Walid Raad’s installation, We Can Make Rain but No One Came To Ask, at Brown University’s Bell Gallery, feels like a Borgesian detective story in which truth is elusive, and cities themselves shiver with post-traumatic stress disorder.
EVIDENCE? Raad/Boueri’s I Feel a Great Desire to Meet the Masses Once Again.
For several years, the Lebanese-born New York-based artist has made art about the Lebanese Civil War of 1975 to 1991. This installation, Raad writes, focuses on a single car bombing in Beirut in 1986. The gallery is filled with five long tables, with 44 sheets of paper laid atop them like evidence. A fractured, impressionistic 17-minute video projected on a wall of the gallery seems to cover some of the same territory.
“My photographs [of Beirut] began to manifest colors and lines that were, at times, significantly different from the ones available to my eyes,” Raad writes in a group of pages that depict buildings mirrored, turned upside down, cut-up, and blurred. “I came to believe that something in . . . the time and space of the [bombed] neighborhood may have been affected not only by the 1986 detonation but also by every other war, skirmish, and assault in Lebanon since 1975 . . . I decided to print my photographs even if I still doubted what I was seeing in them.”

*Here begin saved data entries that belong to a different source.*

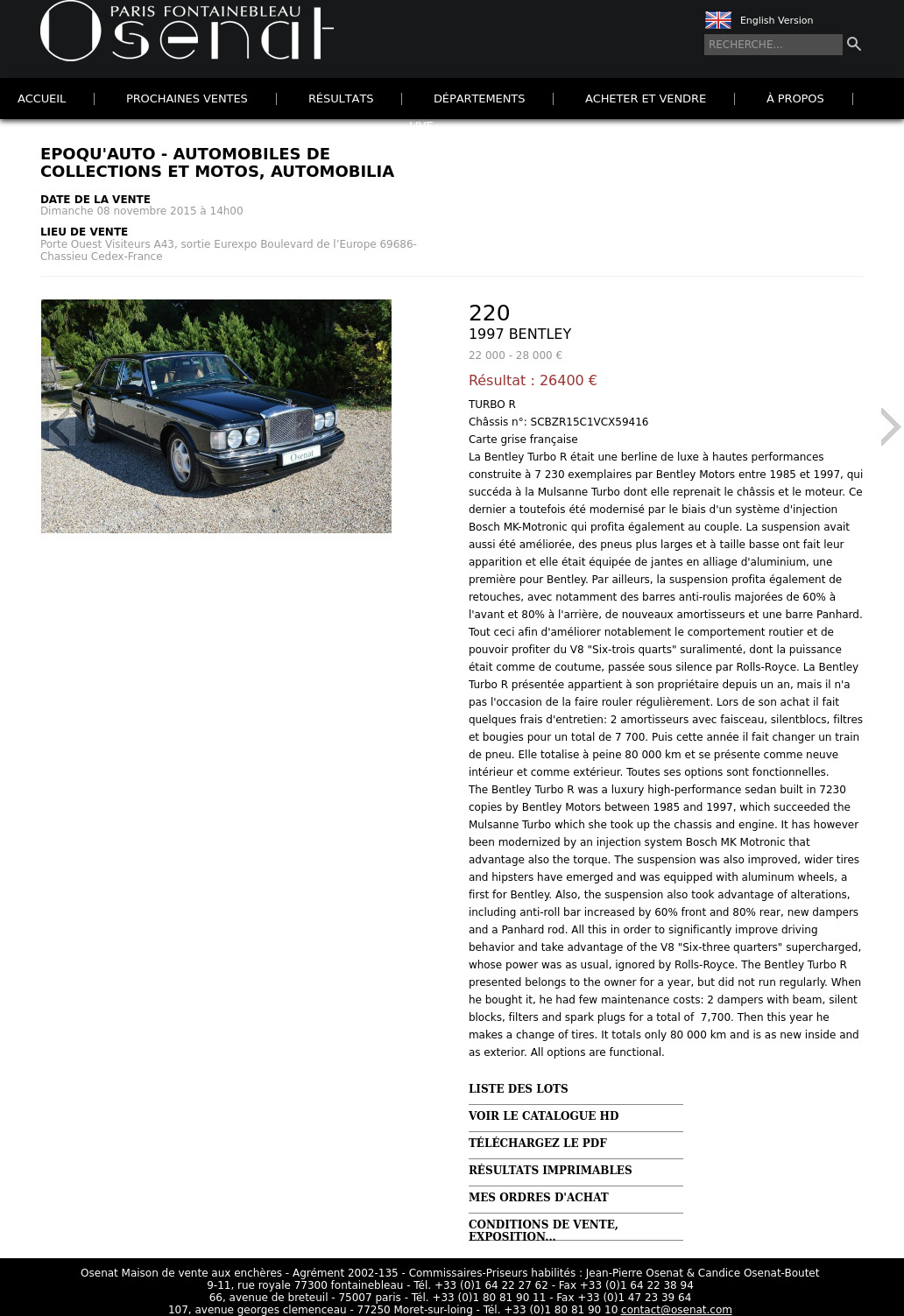 PARIS FONTAINEBLEAU
Osenat

English Version

RECHERCHE...

ACCUEIL | PROCHAINES VENTES | RÉSULTATS | DÉPARTEMENTS | ACHETER ET VENDRE | À PROPOS |

LIVE

EPOQU'AUTO - AUTOMOBILES DE COLLECTIONS ET MOTOS, AUTOMOBILIA

DATE DE LA VENTE
Dimanche 08 novembre 2015 à 14h00

LIEU DE VENTE
Porte Ouest Visiteurs A43, sortie Eurexpo Boulevard de l'Europe 69686-Chassieu Cedex-France

Osenat

220
1997 BENTLEY
22 000 - 28 000 €
Résultat : 26400 €
TURBO R
Châssis n°: SCBZR15C1VCX59416
Carte grise française
La Bentley Turbo R était une berline de luxe à hautes performances construite à 7 230 exemplaires par Bentley Motors entre 1985 et 1997, qui succéda à la Mulsanne Turbo dont elle reprenait le châssis et le moteur. Ce dernier a toutefois été modernisé par le biais d'un système d'injection Bosch MK-Motronic qui profita également au couple. La suspension avait aussi été améliorée, des pneus plus larges et à taille basse ont fait leur apparition et elle était équipée de jantes en alliage d'aluminium, une première pour Bentley. Par ailleurs, la suspension profita également de retouches, avec notamment des barres anti-roulis majorées de 60% à l'avant et 80% à l'arrière, de nouveaux amortisseurs et une barre Panhard. Tout ceci afin d'améliorer notablement le comportement routier et de pouvoir profiter du V8 "Six-trois quarts" suralimenté, dont la puissance était comme de coutume, passée sous silence par Rolls-Royce. La Bentley Turbo R présentée appartient à son propriétaire depuis un an, mais il n'a pas l'occasion de la faire rouler régulièrement. Lors de son achat il fait quelques frais d'entretien: 2 amortisseurs avec faisceau, silentblocs, filtres et bougies pour un total de 7 700. Puis cette année il fait changer un train de pneu. Elle totalise à peine 80 000 km et se présente comme neuve intérieur et comme extérieur. Toutes ses options sont fonctionnelles.
The Bentley Turbo R was a luxury high-performance sedan built in 7230 copies by Bentley Motors between 1985 and 1997, which succeeded the Mulsanne Turbo which she took up the chassis and engine. It has however been modernized by an injection system Bosch MK Motronic that advantage also the torque. The suspension was also improved, wider tires and hipsters have emerged and was equipped with aluminum wheels, a first for Bentley. Also, the suspension also took advantage of alterations, including anti-roll bar increased by 60% front and 80% rear, new dampers and a Panhard rod. All this in order to significantly improve driving behavior and take advantage of the V8 "Six-three quarters" supercharged, whose power was as usual, ignored by Rolls-Royce. The Bentley Turbo R presented belongs to the owner for a year, but did not run regularly. When he bought it, he had few maintenance costs: 2 dampers with beam, silent blocks, filters and spark plugs for a total of 7,700. Then this year he makes a change of tires. It totals only 80 000 km and is as new inside and as exterior. All options are functional.

LISTE DES LOTS
VOIR LE CATALOGUE HD
TÉLÉCHARGEZ LE PDF
RÉSULTATS IMPRIMABLES
MES ORDRES D'ACHAT
CONDITIONS DE VENTE, EXPOSITION...

Osenat Maison de vente aux enchères - Agrément 2002-135 - Commissaires-Priseurs habilités : Jean-Pierre Osenat & Candice Osenat-Boutet
9-11, rue royale 77300 fontainebleau - Tél. +33 (0)1 64 22 27 62 - Fax +33 (0)1 64 22 38 94
66, avenue de breteuil - 75007 paris - Tél. +33 (0)1 80 81 90 11 - Fax +33 (0)1 47 23 39 64
107, avenue georges clemenceau - 77250 Moret-sur-loing - Tél. +33 (0)1 80 81 90 10 contact@osenat.com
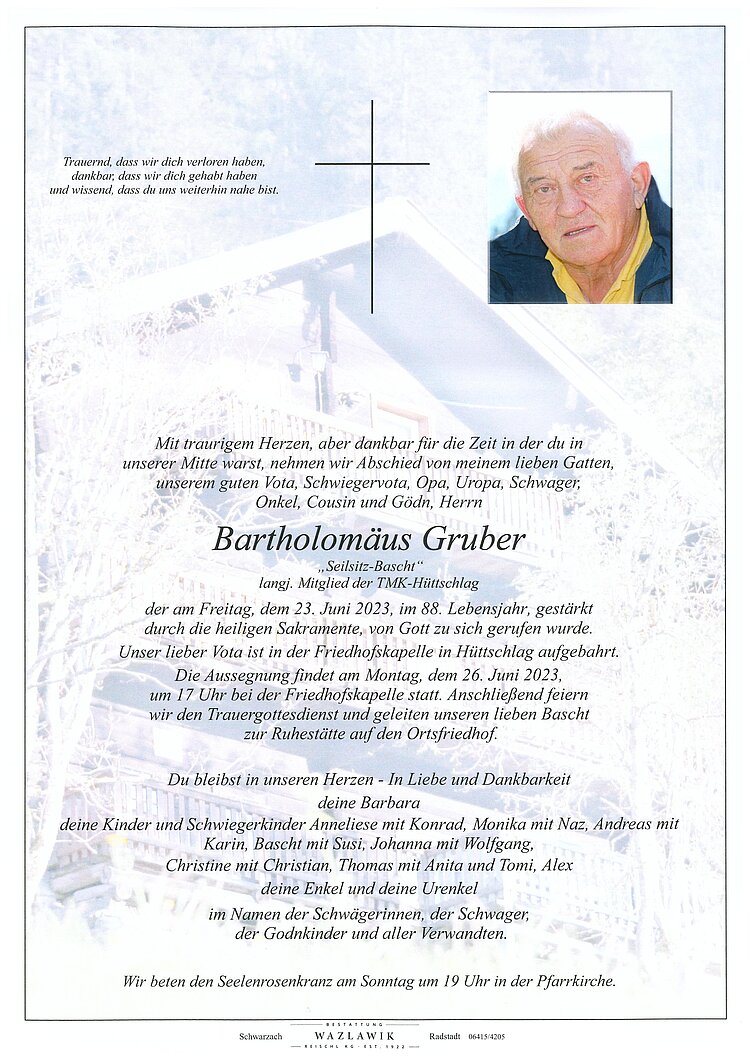 Trauernd, dass wir dich verloren haben,
dankbar, dass wir dich gehabt haben
und wissend, dass du uns weiterhin nahe bist.

Mit traurigem Herzen, aber dankbar für die Zeit in der du in unserer Mitte warst, nehmen wir Abschied von meinem lieben Gatten, unserem guten Vota, Schwiegervota, Opa, Uropa, Schwager, Onkel, Cousin und Gödn, Herrn

Bartholomäus Gruber

„Seilsitz-Bascht“
langj. Mitglied der TMK-Hüttschlag

der am Freitag, dem 23. Juni 2023, im 88. Lebensjahr, gestärkt durch die heiligen Sakramente, von Gott zu sich gerufen wurde.

Unser lieber Vota ist in der Friedhofskapelle in Hüttschlag aufgebahrt.

Die Aussegnung findet am Montag, dem 26. Juni 2023, um 17 Uhr bei der Friedhofskapelle statt. Anschließend feiern wir den Trauergottesdienst und geleiten unseren lieben Bascht zur Ruhestätte auf den Ortsfriedhof.

Du bleibst in unseren Herzen - In Liebe und Dankbarkeit
deine Barbara
deine Kinder und Schwiegerkinder Anneliese mit Konrad, Monika mit Naz, Andreas mit Karin, Bascht mit Susi, Johanna mit Wolfgang, Christine mit Christian, Thomas mit Anita und Tomi, Alex
deine Enkel und deine Urenkel
im Namen der Schwägerinnen, der Schwager, der Godnkinder und aller Verwandten.

Wir beten den Seelenrosenkranz am Sonntag um 19 Uhr in der Pfarrkirche.

Schwarzach BESTATTUNG WAZLAWIK REISCHL KG · EST. 1922 Radstadt 06415/4205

That doubt between fact and fantasy is central to Raad’s project. Working in his own name or seeming to collect information about the Lebanese civil war under the banner of his fictitious foundation, the Atlas Group, Raad mixes facts and invented tales to toy with the nature of history, of memory, of rumor, of evidence. One message is, perhaps, that history is a slippery thing, and “truth” changes depending on who’s telling the story.
Each set of papers offers a page or so of text and then images stripped across the top of the rest of the sheets. The small type is difficult to read, making the already dry text somewhat tedious. Raad tallies bombing data, discusses the fear the attacks inspired, insists the motives and culprits can be deciphered, identifies people allegedly behind the attacks, and adds that he’s surprised that no one tried to piece it together before. Perfunctory pictures show bomb damage diagrams and photos of bodies on the ground, rescue crews, and smoke rising from buildings.
Raad writes about a newspaper photographer reporting on the blast and recounts meeting with retired Lebanese Army explosives expert Yussef Bitar in recent years to discuss bombings that he investigated. “He never told me why he copied and kept the reports in his apartment,” Raad writes. “I suspect it was the hope that some day he might present them in court to prove that his originals had been altered time and again by . . . corrupt politicians and judges.”
The walls of the gallery’s lobby are painted with black-and-white copies on blue backgrounds of what appear to be courtroom sketches of terrorism trials — judges, attorneys, a repeated figure resembling convicted al Qaeda conspirator Zacarias Moussaoui. A sign says it’s titled I Feel A Great Desire to Meet the Masses Once Again and painted by Elly Boueri at Raad’s request. She writes that for months after September 11 she struggled to remember the color of the sky that day, but prosecutors repeatedly spoke of the clear blue sky while avoiding discussion of the “geopolitical, historical, and social
reasons” for the attacks.
Boueri, though, is apparently an invention of Raad. Which makes all the apparent “evidence” that Raad has assembled begin to shake and shift and blur, just like his pictures. So Bitar, for example, was a real explosives expert, but who knows how much else is true. Such fake identities and meta-realities are a trendy tactic in contemporary art. Here it feels like a fussy distraction from and perhaps avoidance of the serious matters at hand.
But a more generous way of seeing it is that Raad is recreating the sensation of craving information and answers in the wake of a grand national catastrophe, when rival factions have framed what happened for their own benefit, making all evidence feel frustratingly slippery. So we struggle to make sense of it, latching onto what facts and memories and tales that we can.